Pendant le confinement, tu as sorti une reprise qui a fait un buzz : « Another one bite the dust » de Queen. Comment t’est venue l’idée de la reprendre de manière sensuelle, lente et vraiment décalée ?

Pour être honnête, je ne me suis pas trop pris la tête. J’ai entendu le morceau, je me suis dit « ah ouais c’est chouette ça », puis je suis montée en haut dans mon studio, j’ai baissé le tempo et je trouvais que ça groovait vraiment bien. On ne s’attendait pas à un tel retour ça c’est sûr ! J’ai mis la moustache comme ça pour rigoler mais visiblement ça a beaucoup plu ! (rires)

Comment est-ce que tu travailles pour composer ? Est-ce que tu as des rituels particuliers ?
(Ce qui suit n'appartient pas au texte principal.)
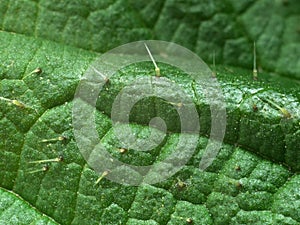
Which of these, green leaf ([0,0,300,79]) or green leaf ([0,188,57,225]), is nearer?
green leaf ([0,188,57,225])

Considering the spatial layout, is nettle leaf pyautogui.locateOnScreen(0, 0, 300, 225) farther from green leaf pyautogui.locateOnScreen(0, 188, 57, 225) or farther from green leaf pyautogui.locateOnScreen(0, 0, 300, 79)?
green leaf pyautogui.locateOnScreen(0, 0, 300, 79)

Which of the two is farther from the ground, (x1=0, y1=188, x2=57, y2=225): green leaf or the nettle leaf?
the nettle leaf

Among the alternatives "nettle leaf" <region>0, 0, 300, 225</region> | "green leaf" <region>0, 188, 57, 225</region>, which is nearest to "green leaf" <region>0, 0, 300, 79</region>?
"nettle leaf" <region>0, 0, 300, 225</region>

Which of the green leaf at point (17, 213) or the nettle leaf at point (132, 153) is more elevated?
the nettle leaf at point (132, 153)

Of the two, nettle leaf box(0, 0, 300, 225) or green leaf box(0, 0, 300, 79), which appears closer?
nettle leaf box(0, 0, 300, 225)

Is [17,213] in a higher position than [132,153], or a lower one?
lower

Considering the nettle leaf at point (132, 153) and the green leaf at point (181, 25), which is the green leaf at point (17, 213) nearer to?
the nettle leaf at point (132, 153)

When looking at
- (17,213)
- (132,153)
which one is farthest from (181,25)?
(17,213)

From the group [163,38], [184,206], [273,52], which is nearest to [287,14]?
[273,52]

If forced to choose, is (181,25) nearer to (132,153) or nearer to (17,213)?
(132,153)

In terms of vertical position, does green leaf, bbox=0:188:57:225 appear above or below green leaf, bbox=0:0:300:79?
below

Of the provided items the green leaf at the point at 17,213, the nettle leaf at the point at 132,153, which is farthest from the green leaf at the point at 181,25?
the green leaf at the point at 17,213

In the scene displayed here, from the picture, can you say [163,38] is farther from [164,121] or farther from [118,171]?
[118,171]
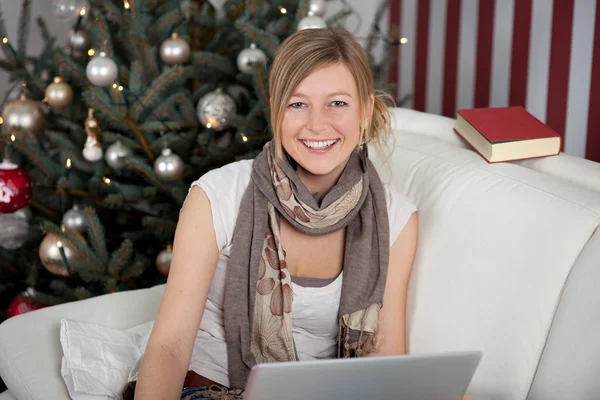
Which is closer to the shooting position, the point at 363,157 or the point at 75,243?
the point at 363,157

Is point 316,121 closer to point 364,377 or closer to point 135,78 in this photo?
point 364,377

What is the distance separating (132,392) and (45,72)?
171cm

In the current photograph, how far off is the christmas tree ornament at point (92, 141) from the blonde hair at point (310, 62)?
3.49ft

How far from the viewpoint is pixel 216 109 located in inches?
92.3

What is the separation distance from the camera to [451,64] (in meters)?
2.88

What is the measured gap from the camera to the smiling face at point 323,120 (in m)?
1.49

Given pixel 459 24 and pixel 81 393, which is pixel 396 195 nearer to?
pixel 81 393

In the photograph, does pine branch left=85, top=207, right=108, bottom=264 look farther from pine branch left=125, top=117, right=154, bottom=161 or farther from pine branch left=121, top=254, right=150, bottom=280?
pine branch left=125, top=117, right=154, bottom=161

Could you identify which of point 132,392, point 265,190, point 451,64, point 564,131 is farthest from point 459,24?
point 132,392

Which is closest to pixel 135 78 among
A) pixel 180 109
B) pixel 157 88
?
pixel 157 88

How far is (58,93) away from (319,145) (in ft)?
4.22

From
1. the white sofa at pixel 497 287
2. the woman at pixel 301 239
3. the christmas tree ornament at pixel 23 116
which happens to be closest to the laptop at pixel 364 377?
the white sofa at pixel 497 287

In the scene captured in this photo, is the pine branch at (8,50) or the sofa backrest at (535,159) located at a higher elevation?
the pine branch at (8,50)

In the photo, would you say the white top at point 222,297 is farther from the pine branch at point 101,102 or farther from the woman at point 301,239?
the pine branch at point 101,102
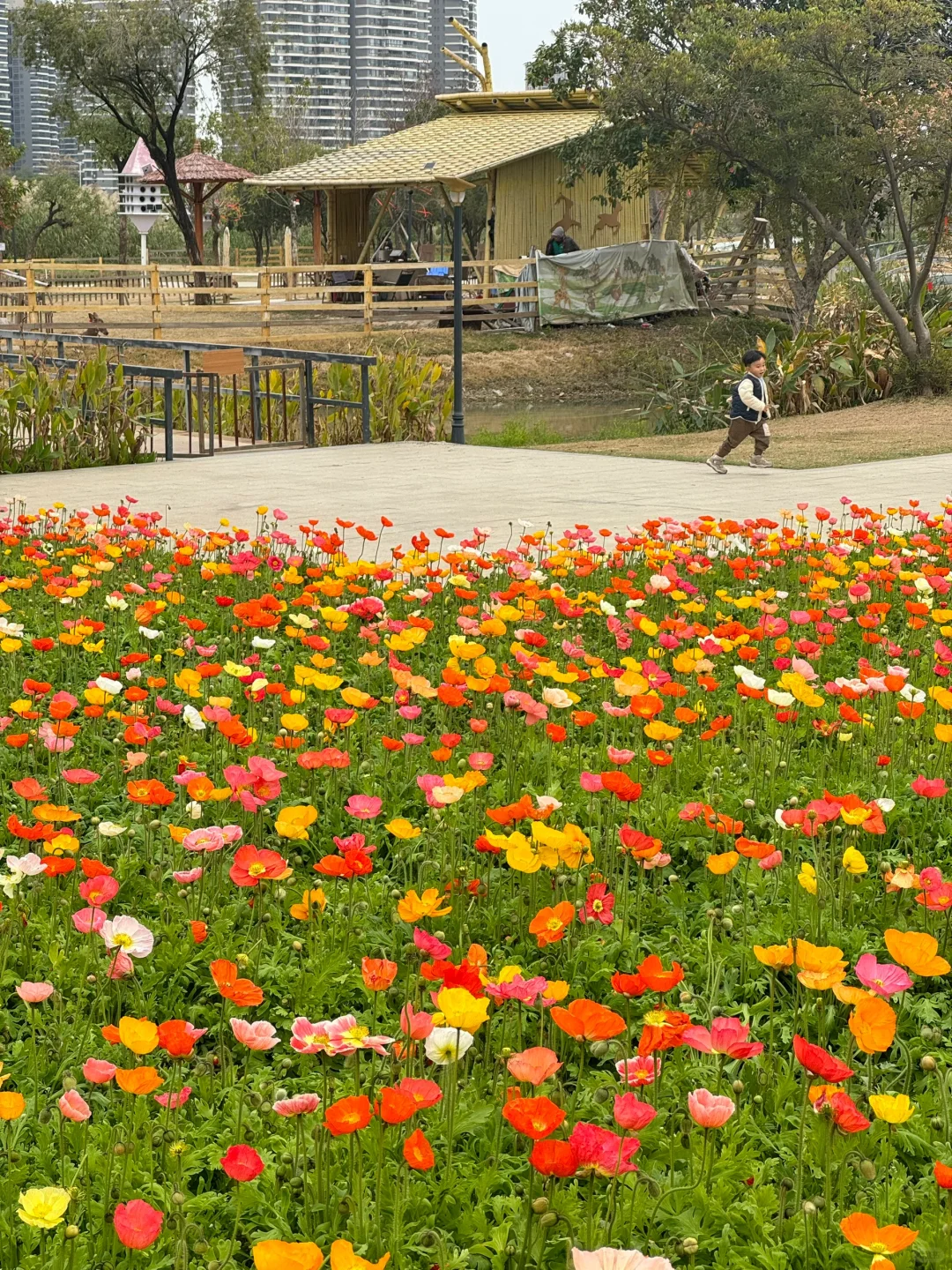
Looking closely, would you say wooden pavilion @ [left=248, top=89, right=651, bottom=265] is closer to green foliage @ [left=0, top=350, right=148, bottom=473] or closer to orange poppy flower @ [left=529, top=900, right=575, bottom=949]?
green foliage @ [left=0, top=350, right=148, bottom=473]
Oh non, moi juste une petite bière et un paquet de chips (rires). Non, mais j’ai de la chance car j’ai un petit home studio en haut chez moi et donc je m’y mets quand je veux, quand je le sens. C’est hyper pratique parce que on peut être vite inspirée et écrire sur le moment. Je fais comme je le sens, quand je veux.

Pour les paroles, je compose d’abord et j’écris souvent après. Soit je fais du yaourt et il y a un mot qui me plait ou qui me fait rire et je me dit « ah bah voilà je vais démarrer de ça », soit j’ai déjà un thème et j’écris selon.

Tu parlais d’un album, est-ce que tu as des projets concrets pour la suite ?

Oui, beaucoup trop, c’est ce qui me fait peur. Je ne sais pas si c’est bien ou pas bien mais je ne m’arrête jamais. Quand je finis un truc je pense déjà au prochain.

C’est vrai que je suis un peu hyperactive à ce niveau donc des projets j’en ai 4000 mais le prochain le plus concret c’est le live au botanique qui est programmé depuis quelques mois, qu’on va retravailler, et là, on travaille sur l’album.